Ogã da Casa de Oxumarê, o professor da Ufba André Luiz Nascimento também citou que os casos de violência são negligenciados. “Assim como os casos de violência, temos as políticas públicas negligenciadas, como as de salvaguardas dos terreiros e todas as burocracias para os tombamentos dos terreiros”, disse.  Federalização  Apesar do intuito de federalizar os casos, a subprocuradora Deborah Duprat acredita que os procedimentos necessários podem dificultar o andamento das investigações. “A federalização de casos de intolerância religiosa está longe de ser uma boa estratégia. Tem que ser de um caso específico, ou a chance de derrota é muito grande”, explicou.

Para ela, tratar cada episódio de violência terá mais eficácia no âmbito jurídico. “Eu acho que é muito difícil nós tratarmos todas as coisas de uma maneira global. Cada caso vai ensejar um tipo de resposta diferente”, pontuou.

Terrorismo no Rio No encontro, foram relatados também os casos de intolerância religiosa nos terreiros do Rio de Janeiro, quando homens armados obrigaram pessoas a quebrar a estrutura das casas religiosas. Deborah Duprat afirmou que esses casos podem ser considerados terrorismo.

“A situação do Rio de Janeiro, entendo como um caso de terrorismo, com pessoas armadas invadindo os terreiros e obrigando as pessoas a quebrar tudo. Estamos vivendo um momento muito difícil”, disse a subprocuradora.

Representantes de casas religiosas do Rio também participaram do evento, lembrando que os terreiros que são menores têm sido alvos constantes dos ataques. Um dos representantes lembrou o Decreto Municipal 43.219/2017, assinado pelo prefeito Marcelo Crivella (PRB).

Segundo representantes de entidades, o documento determinava que todas as práticas religiosas fora dos templos deveriam passar por aprovação da prefeitura.
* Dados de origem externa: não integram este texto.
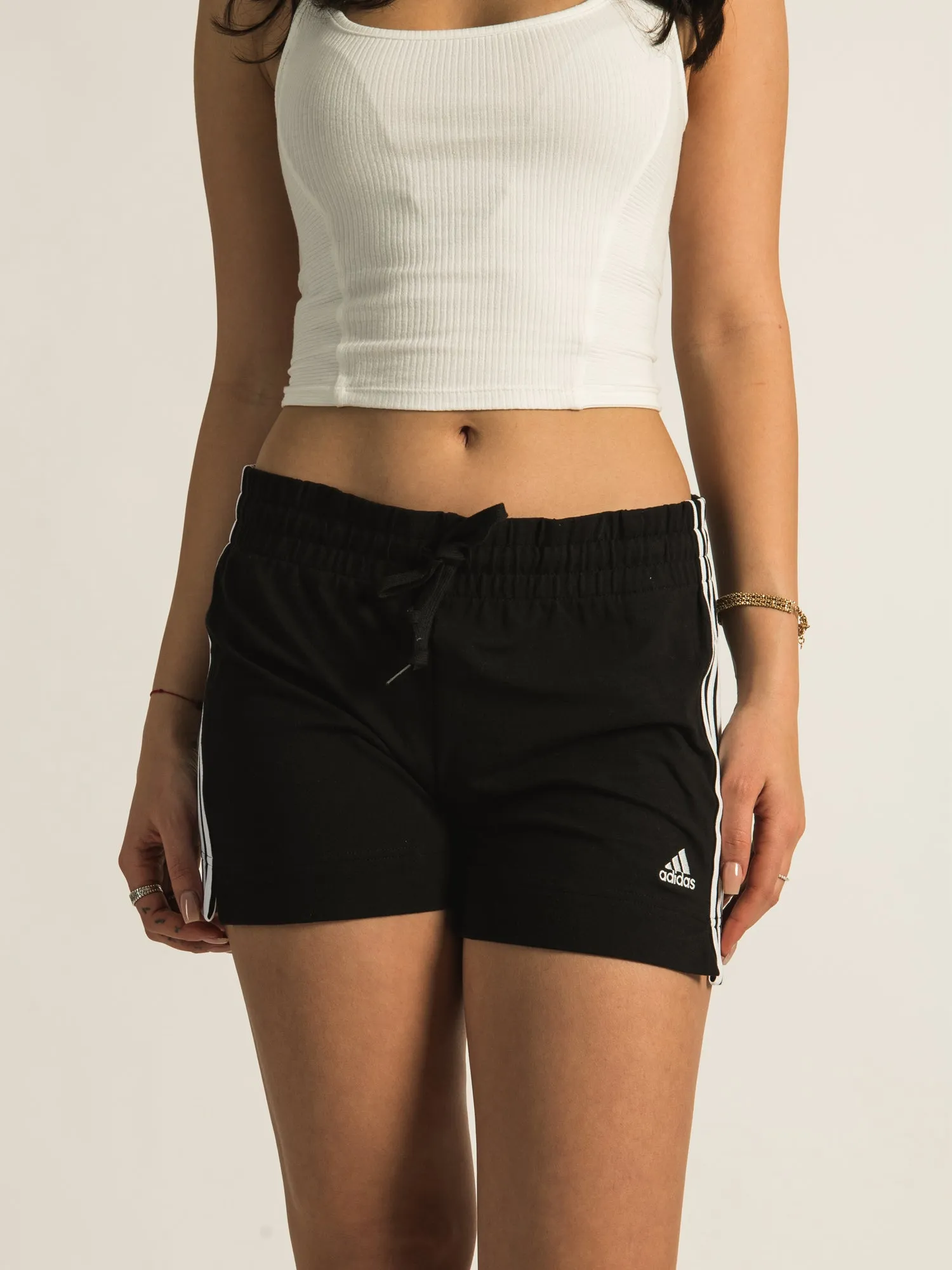 ADIDAS 3-STRIPES SINGLE JERSEY SHORT - CLEARANCE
A medida causou polêmica entre as lideranças de religiões de matriz africana e várias manifestações aconteceram. A prefeitura voltou atrás na decisão e disse que a medida não iria afetar as práticas religiosas.
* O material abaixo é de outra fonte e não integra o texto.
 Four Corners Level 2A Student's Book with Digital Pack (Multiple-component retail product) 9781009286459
Atuação do MP Deborah também citou o desconhecimento dos próprios órgãos públicos que acabam cometendo intolerância, a exemplo dos TACs firmados pelos Ministérios Públicos estaduais para evitar poluição sonora dos terreiros nas celebrações.

“É o próprio desconhecimento dos órgãos, que vem muito do preconceito com as religiões. Existe um tratamento diferente para as religiões majoritárias. Se faz um TAC para reduzir o número de atabaques nos terreiros, mas não para controlar os sinos de uma igreja”, pontuou. Duprat lembrou da importância de chamar o Ministério Público para atuar de maneira mais intensa nos casos de intolerância.